Passengers standing on platforms waiting for trains experience at the occasion of a passing train wind gusts induced by the train. This is caused by the fact that when the train moves through the air it pulls some of the air with it, due to the viscosity of the fluid. This is known as slipstream and to ensure the safety for passengers on platforms, trackside workers, baggage carts and pushchairs, these gusts need to be weak. Incidents in the United Kingdom between 1972 and 2005 that could have been caused by slipstream is summarized by the Rail Safety and Standards board in the United Kingdom in [6]. In [6], it is reported that there were 4 incidents involving passengers or staff in platforms, 2 incidents involving trackside workers and 13 incidents involving pushchairs. As an example, one child sustained minor head injuries when the pushchair containing the child was affected by the slipstream of a passing passenger train. The TSI states that a train travelling at 200 km/h should not cause wind gusts of above 15.5 m/s at 1.2 m above platforms at a distance 3.0 m from the center of the track. On open tracks the slipstream velocities for trains running at 190–249 km/h should not exceed 20.0 m/s at 0.2 m above top of rail (TOR) and 3.0 m from the center of the track, see [1].

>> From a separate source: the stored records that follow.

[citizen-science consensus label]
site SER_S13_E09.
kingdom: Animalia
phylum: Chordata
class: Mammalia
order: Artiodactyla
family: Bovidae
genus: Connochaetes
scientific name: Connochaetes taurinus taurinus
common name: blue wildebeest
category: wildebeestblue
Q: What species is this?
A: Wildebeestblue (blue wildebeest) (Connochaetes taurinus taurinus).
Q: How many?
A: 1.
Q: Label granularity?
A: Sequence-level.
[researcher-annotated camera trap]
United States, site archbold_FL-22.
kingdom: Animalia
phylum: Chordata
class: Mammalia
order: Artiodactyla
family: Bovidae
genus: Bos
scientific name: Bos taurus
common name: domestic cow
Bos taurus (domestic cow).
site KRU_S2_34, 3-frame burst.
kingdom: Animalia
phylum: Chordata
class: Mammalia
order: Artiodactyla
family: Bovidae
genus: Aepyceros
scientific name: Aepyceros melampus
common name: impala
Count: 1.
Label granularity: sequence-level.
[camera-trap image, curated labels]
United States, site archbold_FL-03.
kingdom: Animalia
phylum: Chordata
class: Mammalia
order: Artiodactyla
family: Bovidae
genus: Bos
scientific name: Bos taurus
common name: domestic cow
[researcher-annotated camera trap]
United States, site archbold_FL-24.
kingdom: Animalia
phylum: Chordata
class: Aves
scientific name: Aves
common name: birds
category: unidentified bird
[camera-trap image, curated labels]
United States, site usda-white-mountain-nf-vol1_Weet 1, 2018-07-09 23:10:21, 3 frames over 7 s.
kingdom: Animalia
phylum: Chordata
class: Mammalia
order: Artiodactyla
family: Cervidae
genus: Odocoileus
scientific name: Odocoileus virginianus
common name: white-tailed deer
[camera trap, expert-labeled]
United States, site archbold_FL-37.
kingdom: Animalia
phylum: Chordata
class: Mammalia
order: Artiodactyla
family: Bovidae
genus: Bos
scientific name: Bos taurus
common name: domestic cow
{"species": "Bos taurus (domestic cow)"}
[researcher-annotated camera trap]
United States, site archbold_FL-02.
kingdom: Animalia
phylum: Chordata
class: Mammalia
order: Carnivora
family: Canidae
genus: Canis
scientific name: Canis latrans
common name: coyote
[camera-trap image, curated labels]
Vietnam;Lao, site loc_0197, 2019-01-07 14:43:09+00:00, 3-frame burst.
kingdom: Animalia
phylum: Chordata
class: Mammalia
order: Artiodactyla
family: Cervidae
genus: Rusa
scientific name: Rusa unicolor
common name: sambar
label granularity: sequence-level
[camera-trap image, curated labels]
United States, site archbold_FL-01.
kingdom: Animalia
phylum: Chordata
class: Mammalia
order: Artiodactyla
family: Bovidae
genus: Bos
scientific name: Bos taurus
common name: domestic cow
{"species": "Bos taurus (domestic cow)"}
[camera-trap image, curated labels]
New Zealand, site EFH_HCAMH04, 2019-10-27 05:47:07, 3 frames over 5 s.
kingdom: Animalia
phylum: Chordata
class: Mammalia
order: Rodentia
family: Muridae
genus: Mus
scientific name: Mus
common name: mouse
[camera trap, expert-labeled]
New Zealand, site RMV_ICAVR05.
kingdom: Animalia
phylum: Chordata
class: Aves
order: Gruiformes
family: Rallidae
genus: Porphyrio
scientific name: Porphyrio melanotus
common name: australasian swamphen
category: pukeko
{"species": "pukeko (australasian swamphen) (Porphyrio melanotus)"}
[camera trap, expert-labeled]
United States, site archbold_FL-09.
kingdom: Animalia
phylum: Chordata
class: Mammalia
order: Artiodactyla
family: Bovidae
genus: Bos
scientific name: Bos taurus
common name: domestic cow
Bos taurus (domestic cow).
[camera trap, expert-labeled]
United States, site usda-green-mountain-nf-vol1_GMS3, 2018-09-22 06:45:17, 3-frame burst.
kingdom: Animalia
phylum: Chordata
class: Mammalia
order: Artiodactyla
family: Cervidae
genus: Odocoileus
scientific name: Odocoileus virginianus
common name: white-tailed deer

A summary of different experimental work that have performed measurements slipstream is presented in [20]. In addition, 4 regions of the flow around the train were identified, Upstream/nose, Boundary layer, Near wake and Far wake region. In [20] it was observed that the largest slipstream velocities occured in different regions depending on the type of train. For freight trains, the rapid growth of the boundary layer causes high velocities as the train passes, region (2), while for high-speed trains the highest slipstream velocities occur in the near wake, region (3). A schematic view of the different regions and the flow is presented in Fig. 1.

Fig. 1
figure 1

The different flow regions around a high-speed train

In order to resolve the fluctuations of the slipstream velocities, a time-accurate approach has to be considered for numerical simulation. Such a method is Detached-Eddy simulations (DES), [19], which is the method used throughout this work. DES is a hybrid LES/RANS method that behaves like a Reynolds-Averaged Navier-Stokes (RANS) method close to walls and uses Large Eddy Simulation (LES) far from walls. Examples of numerical work on trains are for instance [5, 7], where DES and LES, respectively, is used to investigate crosswind.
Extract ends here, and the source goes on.